THINGS TO DO
1. List every prompt option that the essay advice offers for the 250-word essay.
2. Update the essay advice by writing out everything from "This essay asks" down to "you did it.", with "middle option" changed to "second option".

Begin DOCUMENT TEXT

Once you have written your own story, think about that six-word headline. You should reveal some of the plot while leaving enough to the imagination to grab your readers interest.

Respond to one of the following prompts: (250 words maximum)
• Describe a significant obstacle you have encountered and how it has impacted you.
• Describe how you have cultivated a diverse and inclusive culture.
• Describe a leadership experience and how you made a positive and lasting impact.

The admissions committee is open to either professional or personal experiences in this essay. Think about what you have described in the prior essay and the stories you may use in the next one. What aspects of your background, experiences, and values have yet to be highlighted? This may be the right place to explore those elements.

This essay asks a behavioral question (“Describe” is the operative word) and you will want to briefly explain the situation, then explain in depth how you thought, felt and acted in the situation. If you choose the middle option and describe how you have cultivated a diverse and inclusive culture, make sure you have specific examples of what you did and how you did it.

Perhaps you first recognized that a diverse culture was needed in your workplace or extracurricular activity, then you researched how you could improve the situation, finally you took action and followed through to a result. If you faced challenges and stumbling blocks it will be interesting to read how you overcame them. It will be tough to provide detail in 250 words, so be selective and specific as you tell your story.

1. Briefly describe your immediate post-MBA career goals. (50 words maximum)
2. How have prior experiences motivated and prepared you to pursue these goals? (250 words maximum)

This is a short career goals essay and asks you to describe your immediate goals succinctly and then how your past experiences have led you to those goals. path to business school along with your future goals. You should not focus on reciting your entire resume here – rather highlight the key experiences that will be relevant in your future career. Think about the experiences you would describe in a cover letter for your post-MBA job application, and tailor your approach accordingly.

Be specific about why the Haas School of Business is the right program to pursue your goals as well. As you consider past experiences and your future goals you will be able to see what you want to gain from the Haas experience to fill any gaps.

For example, If you have an advertising background and want to become a brand manager you’ll likely need classes in operations and finance to understand the analytical side of brand management. Other goals will require specific skills gained from an MBA and your own unique background will inform how you take advantage of the Haas experience.

Use this essay to share information that is not presented elsewhere in the application, for example:
• Explanation of employment gaps or academic aberrations
• Quantitative abilities
• For re-applicants, improvements to your candidacy

Note that there is a specific place to indicate that you won’t have a recommendation from your current supervisor in the supplemental information section, so you do not need to explain that here in the optional essay.

End DOCUMENT TEXT
Begin PROVIDED RECORDS

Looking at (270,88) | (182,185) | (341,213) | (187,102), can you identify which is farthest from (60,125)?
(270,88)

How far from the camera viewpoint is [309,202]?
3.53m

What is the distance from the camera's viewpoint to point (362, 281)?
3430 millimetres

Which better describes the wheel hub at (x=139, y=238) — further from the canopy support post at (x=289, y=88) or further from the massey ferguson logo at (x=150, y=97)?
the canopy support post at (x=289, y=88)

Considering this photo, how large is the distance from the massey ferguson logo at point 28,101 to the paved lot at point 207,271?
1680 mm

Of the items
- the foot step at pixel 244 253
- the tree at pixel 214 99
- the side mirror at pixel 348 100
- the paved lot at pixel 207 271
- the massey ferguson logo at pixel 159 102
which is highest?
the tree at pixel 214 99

End PROVIDED RECORDS

RESPONSES BY TASK
1.
- Describe a significant obstacle you have encountered and how it has impacted you.
- Describe how you have cultivated a diverse and inclusive culture.
- Describe a leadership experience and how you made a positive and lasting impact.

2.
This essay asks a behavioral question (“Describe” is the operative word) and you will want to briefly explain the situation, then explain in depth how you thought, felt and acted in the situation. If you choose the second option and describe how you have cultivated a diverse and inclusive culture, make sure you have specific examples of what you did and how you did it.